COS sent intrepid reporters Liam Tomkins and Dom Campbell to savour Soccer Aid 2010 last weekend, little did they know that Woody Harrelson would score the winning penalty!
Last Sunday I was one of approximately 65,000 people lucky enough to be sat at Old Trafford as a host of football legends and bonafide celebrities took to the pitch to battle it out for the title of Soccer Aid Champions 2010. Oh, and Paddy Kielty turned up too.
Despite the seating having clearly been designed for people lacking in the leg department, the Theatre of Dreams was the perfect venue for such an occasion and the ground was largely filled corner to corner making for a lively atmosphere. There was even a hint of World Cup fever hitting the stands as the sound of air horns and vuvuzelas rang out to greet the teams as they emerged from the tunnel.
Leading out England was Spurs manager Harry Redknapp, followed by his evergreen assistant James Corden. Taking charge of the rest of the world were Liverpool legends Kenny Dalglish and Ian Rush. Several hugs and handshakes later, Pierluigi Collina signalled the start of the game that saw legends and celebrities such as Alan Shearer and Robbie Williams go head to head with some formidable opponents including former France ace Zinedine Zidane and fiery celebrity chef Gordon Ramsey.
As was widely expected, the game started at a snail’s pace with both teams seeming reluctant to give the other an opportunity to embarrass them in front of a near capacity crowd. But for a first half penalty save by former England keeper David Seaman, there was little to shout about in terms of the match itself. It was up to the fans, then, to provide their own entertainment in the form of an epic Mexican wave which circulated the stadium for several minutes before all but one man in front of me decided enough was enough.
Eventually, and with just seconds remaining in the first half, Alan Shearer put Jamie Redknapp in on goal and the former Liverpool midfielder fired past Jens Lehmann to give England the lead at the break.
Both managers made changes at half time, most notably opting to replace David Seaman and Jens Lehman with Jamie Theakston and Paddy Kielty, respectively. If ever there was a sure fire indication that goals were to follow it came in the form of the latter’s warm up as both Luis Figo and Jens Lehmann repeatedly put shots past him from way outside the box.

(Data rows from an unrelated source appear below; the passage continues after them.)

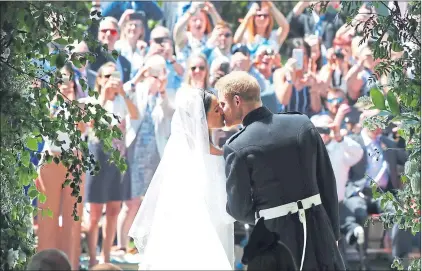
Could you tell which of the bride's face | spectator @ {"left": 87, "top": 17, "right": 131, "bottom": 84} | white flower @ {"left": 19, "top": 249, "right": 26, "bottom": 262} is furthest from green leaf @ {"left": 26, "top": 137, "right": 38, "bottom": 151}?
spectator @ {"left": 87, "top": 17, "right": 131, "bottom": 84}

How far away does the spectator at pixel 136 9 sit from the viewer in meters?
10.5

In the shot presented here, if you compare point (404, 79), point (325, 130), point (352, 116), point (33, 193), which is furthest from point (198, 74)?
point (404, 79)

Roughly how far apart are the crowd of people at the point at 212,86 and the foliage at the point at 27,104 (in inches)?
146

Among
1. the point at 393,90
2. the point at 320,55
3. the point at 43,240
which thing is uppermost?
the point at 320,55

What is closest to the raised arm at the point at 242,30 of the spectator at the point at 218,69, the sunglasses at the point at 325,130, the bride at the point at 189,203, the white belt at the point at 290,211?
the spectator at the point at 218,69

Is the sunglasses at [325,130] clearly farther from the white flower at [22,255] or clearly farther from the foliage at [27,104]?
the white flower at [22,255]

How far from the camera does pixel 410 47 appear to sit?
611 centimetres

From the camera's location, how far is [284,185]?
5.22 m

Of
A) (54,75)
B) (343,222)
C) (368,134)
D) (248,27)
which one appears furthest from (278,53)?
(54,75)

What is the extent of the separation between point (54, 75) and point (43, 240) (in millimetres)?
3816

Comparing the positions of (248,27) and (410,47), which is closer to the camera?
(410,47)

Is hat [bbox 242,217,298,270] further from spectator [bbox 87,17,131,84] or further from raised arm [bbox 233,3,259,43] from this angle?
raised arm [bbox 233,3,259,43]

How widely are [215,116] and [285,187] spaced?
2.76 ft

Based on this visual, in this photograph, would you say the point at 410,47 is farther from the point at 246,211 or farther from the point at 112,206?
the point at 112,206
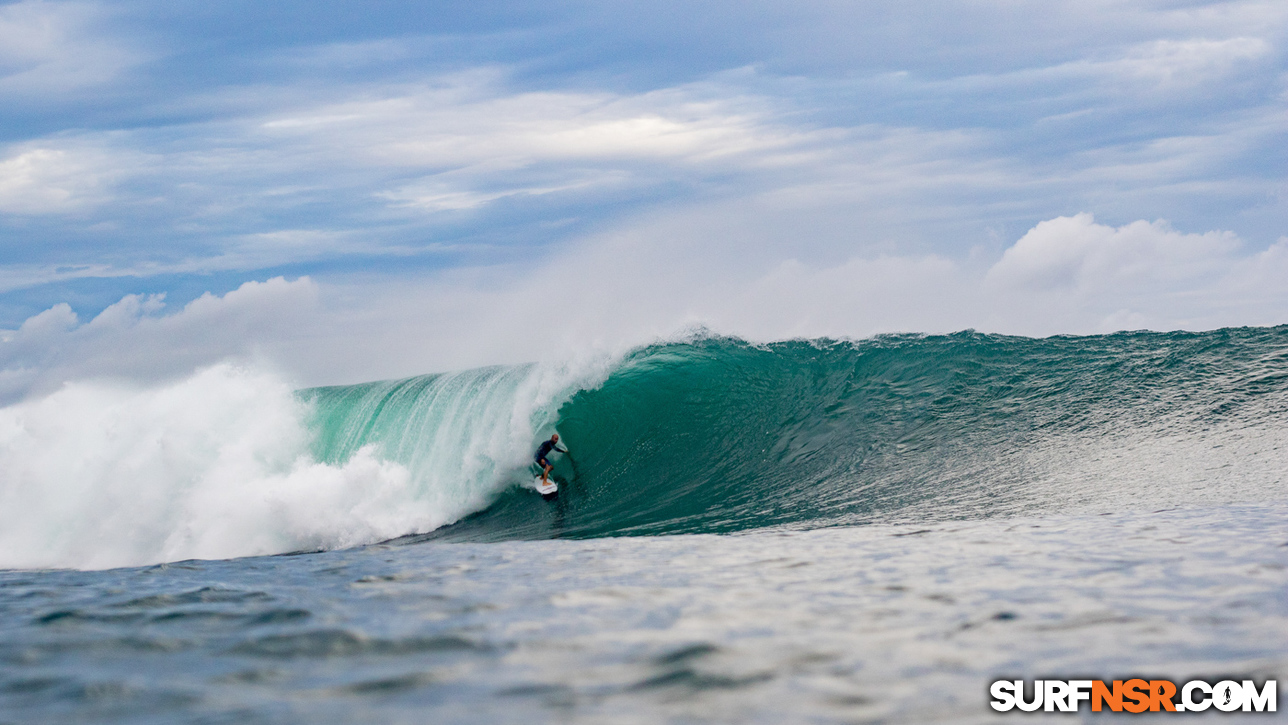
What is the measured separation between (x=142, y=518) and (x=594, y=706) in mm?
13291

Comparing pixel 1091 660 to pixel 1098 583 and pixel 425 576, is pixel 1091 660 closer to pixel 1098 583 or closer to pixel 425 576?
pixel 1098 583

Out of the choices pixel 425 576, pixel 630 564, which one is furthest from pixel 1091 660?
pixel 425 576

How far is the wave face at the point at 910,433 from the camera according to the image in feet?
27.8

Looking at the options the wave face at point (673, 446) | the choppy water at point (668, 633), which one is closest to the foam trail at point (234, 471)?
the wave face at point (673, 446)

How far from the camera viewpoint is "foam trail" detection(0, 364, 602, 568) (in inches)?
448

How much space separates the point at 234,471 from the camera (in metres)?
12.9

Sure enough, it wasn’t too long into the second half before England were 2 up. Former Manchester Utd striker Teddy Sherringham enjoyed his return to Old Trafford, marking it with a signature goal. However, England’s joy was short-lived as the The Rest Of The World quickly hit back through Joe Calzaghe before Liverpool legend Sami Hyypia rose like a salmon to head home the equalizer.
From this point on there was little left to do but sit back and admire the few players that stood out head and shoulders above the rest. Luis Figo and Zinedine Zidane seemed to cut almost everyone else out of the game as they showed glimpses of the kind of football that we all love to remember them by.
With the game ending in a draw, the two teams went on to compete in a penalty shootout which lasted the best part of 20 minutes before Woody Harrelson finally poked past Jamie Theakston to claim the trophy for The Rest Of The World. The real winner, though, was children’s charity Unicef which will benefit from £2.5m raised by the event.
All in all Soccer Aid 2010 proved to be a real hit for everyone involved. Celebrities such as Olly Murs and Michael Sheen realised their own dreams in playing at such an incredible venue, and football legends including Alan Shearer and Ryan Giggs had the chance to give something back after being lucky enough to ply their trade in such a lucrative and rewarding business for their entire careers.